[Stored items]
····················
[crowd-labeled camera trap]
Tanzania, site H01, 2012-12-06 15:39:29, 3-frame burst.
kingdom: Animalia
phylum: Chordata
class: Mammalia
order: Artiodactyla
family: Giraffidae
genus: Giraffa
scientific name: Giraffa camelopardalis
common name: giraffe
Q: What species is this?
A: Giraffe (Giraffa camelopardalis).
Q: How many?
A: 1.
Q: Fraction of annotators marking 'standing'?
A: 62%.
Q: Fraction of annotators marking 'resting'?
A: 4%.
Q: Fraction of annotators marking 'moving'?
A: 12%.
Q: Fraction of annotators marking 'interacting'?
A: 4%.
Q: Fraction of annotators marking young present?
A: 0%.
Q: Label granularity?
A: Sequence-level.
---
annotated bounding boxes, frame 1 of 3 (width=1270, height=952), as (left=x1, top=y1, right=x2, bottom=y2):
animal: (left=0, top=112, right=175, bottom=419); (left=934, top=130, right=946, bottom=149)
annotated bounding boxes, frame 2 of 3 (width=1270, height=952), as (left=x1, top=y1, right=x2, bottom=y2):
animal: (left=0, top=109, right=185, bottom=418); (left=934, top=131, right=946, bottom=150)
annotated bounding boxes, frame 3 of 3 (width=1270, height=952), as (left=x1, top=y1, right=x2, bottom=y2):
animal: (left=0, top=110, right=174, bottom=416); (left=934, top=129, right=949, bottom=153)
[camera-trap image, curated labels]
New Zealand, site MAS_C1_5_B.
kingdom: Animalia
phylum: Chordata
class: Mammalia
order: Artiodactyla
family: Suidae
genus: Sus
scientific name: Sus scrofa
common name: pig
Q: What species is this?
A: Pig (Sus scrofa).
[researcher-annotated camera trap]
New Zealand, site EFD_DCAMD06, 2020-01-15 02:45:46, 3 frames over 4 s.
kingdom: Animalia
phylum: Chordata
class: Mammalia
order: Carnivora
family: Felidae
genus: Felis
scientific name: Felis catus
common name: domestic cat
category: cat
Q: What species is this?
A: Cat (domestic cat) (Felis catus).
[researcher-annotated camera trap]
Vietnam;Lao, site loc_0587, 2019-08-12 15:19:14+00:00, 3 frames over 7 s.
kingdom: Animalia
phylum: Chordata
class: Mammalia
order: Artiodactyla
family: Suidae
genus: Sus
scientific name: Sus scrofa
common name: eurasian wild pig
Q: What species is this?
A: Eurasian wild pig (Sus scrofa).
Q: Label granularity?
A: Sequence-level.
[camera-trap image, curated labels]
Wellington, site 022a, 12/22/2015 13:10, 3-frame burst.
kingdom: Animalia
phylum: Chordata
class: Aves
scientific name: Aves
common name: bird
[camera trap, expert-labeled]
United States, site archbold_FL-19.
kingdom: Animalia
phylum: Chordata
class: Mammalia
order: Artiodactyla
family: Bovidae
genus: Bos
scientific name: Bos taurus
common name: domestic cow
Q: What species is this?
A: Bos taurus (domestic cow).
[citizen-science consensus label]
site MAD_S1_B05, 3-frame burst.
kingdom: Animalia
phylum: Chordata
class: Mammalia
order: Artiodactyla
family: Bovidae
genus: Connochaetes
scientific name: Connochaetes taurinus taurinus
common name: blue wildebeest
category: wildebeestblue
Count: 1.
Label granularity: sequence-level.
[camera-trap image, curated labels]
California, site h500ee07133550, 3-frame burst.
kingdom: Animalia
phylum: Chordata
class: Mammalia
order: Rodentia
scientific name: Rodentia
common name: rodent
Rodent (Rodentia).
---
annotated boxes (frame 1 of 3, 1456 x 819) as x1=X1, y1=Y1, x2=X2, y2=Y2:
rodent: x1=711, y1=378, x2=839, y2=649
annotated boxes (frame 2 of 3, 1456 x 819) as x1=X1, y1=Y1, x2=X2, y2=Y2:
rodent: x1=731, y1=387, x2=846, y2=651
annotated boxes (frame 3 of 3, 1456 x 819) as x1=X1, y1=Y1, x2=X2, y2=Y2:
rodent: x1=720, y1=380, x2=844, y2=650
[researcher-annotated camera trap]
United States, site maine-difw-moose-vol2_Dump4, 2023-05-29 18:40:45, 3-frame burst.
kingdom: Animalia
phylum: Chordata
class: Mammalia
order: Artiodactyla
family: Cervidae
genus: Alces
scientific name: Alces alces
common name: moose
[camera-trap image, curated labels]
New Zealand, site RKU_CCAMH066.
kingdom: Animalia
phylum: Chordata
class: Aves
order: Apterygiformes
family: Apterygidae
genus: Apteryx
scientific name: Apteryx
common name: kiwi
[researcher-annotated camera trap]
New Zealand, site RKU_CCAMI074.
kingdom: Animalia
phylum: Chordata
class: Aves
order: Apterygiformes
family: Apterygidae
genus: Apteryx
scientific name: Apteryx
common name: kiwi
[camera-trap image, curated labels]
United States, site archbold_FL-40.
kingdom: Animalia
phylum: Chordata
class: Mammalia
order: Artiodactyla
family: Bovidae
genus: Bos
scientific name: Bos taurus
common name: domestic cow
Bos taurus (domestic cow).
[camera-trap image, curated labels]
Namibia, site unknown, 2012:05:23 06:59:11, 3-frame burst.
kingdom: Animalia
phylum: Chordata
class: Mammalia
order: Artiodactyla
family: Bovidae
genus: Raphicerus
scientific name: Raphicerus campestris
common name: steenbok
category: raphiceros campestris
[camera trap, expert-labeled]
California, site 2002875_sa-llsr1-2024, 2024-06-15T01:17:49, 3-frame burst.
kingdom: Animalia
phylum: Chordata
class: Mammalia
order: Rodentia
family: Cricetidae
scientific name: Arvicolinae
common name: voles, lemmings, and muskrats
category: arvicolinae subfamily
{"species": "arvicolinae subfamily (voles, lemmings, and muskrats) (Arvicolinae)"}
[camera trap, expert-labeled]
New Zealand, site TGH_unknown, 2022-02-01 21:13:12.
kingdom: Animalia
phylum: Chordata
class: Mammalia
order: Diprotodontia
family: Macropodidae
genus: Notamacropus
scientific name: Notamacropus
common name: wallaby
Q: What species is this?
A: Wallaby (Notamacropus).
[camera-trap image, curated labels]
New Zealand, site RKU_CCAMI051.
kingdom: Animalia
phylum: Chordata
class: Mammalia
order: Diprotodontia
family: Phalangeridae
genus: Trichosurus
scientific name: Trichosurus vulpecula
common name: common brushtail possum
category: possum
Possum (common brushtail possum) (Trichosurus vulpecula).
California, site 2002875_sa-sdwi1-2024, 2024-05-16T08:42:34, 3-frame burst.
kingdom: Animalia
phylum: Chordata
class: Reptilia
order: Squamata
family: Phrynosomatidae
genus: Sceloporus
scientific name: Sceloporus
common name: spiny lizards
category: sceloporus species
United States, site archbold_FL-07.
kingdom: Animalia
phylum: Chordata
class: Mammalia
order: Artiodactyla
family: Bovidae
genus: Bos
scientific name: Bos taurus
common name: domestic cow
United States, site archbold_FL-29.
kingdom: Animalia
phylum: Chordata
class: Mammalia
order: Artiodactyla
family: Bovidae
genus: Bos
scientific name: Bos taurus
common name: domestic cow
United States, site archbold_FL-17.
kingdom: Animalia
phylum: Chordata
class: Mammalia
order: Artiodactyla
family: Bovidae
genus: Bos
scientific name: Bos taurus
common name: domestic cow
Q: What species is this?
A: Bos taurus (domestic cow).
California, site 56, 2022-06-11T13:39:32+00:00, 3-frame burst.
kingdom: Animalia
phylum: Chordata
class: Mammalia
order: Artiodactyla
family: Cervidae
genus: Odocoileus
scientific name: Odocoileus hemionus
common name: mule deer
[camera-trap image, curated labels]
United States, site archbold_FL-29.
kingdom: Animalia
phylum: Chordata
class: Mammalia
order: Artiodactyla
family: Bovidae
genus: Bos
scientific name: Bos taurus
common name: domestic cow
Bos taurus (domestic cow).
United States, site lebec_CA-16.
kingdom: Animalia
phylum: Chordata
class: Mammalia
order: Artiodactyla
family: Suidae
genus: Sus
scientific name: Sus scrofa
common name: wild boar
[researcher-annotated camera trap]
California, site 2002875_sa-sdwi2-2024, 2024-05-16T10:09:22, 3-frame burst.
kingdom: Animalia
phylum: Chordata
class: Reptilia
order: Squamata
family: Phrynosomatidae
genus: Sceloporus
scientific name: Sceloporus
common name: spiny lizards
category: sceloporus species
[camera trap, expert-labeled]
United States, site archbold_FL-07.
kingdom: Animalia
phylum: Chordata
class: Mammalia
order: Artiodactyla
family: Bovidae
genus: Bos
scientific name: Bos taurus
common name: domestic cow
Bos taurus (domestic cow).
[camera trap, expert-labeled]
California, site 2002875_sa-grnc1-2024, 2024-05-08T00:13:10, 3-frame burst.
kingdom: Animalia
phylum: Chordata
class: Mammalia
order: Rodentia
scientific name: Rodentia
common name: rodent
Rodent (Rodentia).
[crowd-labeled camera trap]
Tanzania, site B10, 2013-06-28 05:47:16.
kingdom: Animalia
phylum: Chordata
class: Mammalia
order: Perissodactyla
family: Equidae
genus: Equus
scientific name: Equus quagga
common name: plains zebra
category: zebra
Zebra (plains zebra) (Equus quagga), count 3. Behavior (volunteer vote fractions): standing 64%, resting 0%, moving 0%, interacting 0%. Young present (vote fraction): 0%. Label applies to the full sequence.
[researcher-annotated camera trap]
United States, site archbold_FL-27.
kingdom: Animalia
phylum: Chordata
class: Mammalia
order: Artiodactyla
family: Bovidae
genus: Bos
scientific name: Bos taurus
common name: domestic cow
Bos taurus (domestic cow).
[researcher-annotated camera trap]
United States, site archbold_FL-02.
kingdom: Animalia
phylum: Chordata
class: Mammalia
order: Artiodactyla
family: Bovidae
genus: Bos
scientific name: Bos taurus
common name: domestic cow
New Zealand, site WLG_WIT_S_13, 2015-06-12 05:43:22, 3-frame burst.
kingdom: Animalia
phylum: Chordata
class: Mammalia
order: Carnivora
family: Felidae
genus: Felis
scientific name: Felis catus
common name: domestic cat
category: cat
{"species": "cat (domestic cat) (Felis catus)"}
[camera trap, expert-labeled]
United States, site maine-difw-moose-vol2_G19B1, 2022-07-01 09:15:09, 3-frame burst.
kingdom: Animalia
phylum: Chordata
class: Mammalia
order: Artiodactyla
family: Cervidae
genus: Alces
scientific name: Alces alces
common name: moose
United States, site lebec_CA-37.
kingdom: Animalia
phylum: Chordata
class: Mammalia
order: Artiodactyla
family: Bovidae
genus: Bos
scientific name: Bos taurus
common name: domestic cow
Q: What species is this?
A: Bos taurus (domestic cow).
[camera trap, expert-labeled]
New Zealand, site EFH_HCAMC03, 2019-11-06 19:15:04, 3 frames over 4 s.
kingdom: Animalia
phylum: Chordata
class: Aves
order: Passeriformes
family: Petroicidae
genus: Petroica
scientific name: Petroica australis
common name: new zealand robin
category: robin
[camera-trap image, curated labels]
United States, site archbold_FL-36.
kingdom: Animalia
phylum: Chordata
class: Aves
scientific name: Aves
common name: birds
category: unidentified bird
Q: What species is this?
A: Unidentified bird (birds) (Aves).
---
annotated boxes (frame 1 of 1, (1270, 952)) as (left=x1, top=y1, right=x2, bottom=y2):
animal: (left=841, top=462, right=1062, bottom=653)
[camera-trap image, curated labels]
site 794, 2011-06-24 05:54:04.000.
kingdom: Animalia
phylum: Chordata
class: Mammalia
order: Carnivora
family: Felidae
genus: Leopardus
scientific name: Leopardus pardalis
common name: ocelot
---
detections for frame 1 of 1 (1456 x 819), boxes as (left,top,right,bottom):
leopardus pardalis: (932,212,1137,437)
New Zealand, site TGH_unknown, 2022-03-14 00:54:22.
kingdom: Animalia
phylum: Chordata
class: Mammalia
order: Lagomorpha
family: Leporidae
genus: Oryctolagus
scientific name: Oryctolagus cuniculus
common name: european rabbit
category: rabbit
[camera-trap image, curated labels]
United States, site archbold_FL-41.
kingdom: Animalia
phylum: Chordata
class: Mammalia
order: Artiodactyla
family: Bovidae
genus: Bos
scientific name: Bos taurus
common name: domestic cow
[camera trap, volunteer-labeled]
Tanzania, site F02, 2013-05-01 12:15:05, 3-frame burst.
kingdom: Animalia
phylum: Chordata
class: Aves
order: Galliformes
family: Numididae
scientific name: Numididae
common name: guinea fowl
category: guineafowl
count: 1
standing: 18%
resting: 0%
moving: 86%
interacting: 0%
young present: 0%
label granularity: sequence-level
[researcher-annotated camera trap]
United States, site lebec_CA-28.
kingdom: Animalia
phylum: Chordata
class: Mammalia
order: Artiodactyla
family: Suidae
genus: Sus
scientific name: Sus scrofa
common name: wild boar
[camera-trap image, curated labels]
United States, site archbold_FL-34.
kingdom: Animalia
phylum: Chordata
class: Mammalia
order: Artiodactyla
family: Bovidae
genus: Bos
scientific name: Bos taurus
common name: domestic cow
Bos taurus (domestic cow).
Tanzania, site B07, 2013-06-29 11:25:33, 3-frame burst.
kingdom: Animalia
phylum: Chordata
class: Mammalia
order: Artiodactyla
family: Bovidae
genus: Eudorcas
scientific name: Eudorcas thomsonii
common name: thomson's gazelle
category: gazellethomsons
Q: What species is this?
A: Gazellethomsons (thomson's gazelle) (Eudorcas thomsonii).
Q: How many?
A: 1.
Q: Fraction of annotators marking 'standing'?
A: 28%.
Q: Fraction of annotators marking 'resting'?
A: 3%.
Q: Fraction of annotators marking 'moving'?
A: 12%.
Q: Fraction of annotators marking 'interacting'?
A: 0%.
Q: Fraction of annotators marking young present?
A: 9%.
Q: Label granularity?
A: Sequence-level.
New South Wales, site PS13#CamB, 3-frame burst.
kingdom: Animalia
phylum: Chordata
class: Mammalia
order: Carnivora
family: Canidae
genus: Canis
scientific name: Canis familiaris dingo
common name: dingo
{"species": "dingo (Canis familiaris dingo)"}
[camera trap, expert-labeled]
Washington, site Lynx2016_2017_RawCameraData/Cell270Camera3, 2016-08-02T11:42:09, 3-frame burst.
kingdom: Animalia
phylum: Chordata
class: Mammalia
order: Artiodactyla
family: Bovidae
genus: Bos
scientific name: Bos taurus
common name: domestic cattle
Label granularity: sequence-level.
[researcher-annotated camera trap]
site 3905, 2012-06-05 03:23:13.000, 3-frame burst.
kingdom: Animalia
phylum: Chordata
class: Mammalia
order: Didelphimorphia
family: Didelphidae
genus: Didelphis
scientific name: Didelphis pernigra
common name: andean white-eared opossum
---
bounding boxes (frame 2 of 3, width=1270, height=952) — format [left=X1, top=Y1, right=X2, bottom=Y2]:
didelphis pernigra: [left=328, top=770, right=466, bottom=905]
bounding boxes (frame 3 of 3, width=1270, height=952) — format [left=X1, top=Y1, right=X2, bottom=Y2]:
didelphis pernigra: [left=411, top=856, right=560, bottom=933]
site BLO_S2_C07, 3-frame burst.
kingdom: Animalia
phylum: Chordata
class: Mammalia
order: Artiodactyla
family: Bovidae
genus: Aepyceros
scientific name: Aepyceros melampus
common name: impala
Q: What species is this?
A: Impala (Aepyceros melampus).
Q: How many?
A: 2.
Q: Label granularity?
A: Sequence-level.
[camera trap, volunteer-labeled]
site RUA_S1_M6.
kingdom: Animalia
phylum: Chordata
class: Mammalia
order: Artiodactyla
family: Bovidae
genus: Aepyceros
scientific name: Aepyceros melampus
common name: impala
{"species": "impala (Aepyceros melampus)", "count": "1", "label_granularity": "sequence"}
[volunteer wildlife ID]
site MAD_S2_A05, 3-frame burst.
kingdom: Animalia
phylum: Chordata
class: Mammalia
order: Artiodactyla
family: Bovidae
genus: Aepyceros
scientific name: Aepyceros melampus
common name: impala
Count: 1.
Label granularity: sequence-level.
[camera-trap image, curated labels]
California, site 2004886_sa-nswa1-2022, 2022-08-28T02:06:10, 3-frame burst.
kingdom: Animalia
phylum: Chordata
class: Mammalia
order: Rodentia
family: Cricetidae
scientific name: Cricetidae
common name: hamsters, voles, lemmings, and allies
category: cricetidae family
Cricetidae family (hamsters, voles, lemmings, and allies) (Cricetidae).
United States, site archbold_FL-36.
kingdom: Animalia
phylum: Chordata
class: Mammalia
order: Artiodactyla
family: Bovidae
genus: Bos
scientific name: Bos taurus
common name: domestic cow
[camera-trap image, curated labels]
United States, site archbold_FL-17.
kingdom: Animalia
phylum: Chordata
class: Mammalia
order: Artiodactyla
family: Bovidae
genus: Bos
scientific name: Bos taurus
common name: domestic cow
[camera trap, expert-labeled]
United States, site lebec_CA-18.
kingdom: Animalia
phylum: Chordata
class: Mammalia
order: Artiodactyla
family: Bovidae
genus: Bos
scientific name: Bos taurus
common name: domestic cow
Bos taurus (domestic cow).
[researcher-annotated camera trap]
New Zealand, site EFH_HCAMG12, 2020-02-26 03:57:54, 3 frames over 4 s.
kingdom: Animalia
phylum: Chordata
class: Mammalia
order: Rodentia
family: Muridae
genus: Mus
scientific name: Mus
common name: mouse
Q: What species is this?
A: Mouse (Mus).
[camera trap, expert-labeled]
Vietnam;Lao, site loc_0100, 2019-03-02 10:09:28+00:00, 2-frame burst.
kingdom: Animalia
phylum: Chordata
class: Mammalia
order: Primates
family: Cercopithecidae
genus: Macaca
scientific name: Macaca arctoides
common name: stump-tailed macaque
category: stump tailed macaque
····················
▶ **REQUIRED WORK**: Print, from the entries above, the line with "Namibia, site unknown, 2012:05:23", the line with "category: raphiceros campestris" and all lines between them, exactly and with nothing else.

▶ **ANSWER**:
Namibia, site unknown, 2012:05:23 06:59:11, 3-frame burst.
kingdom: Animalia
phylum: Chordata
class: Mammalia
order: Artiodactyla
family: Bovidae
genus: Raphicerus
scientific name: Raphicerus campestris
common name: steenbok
category: raphiceros campestris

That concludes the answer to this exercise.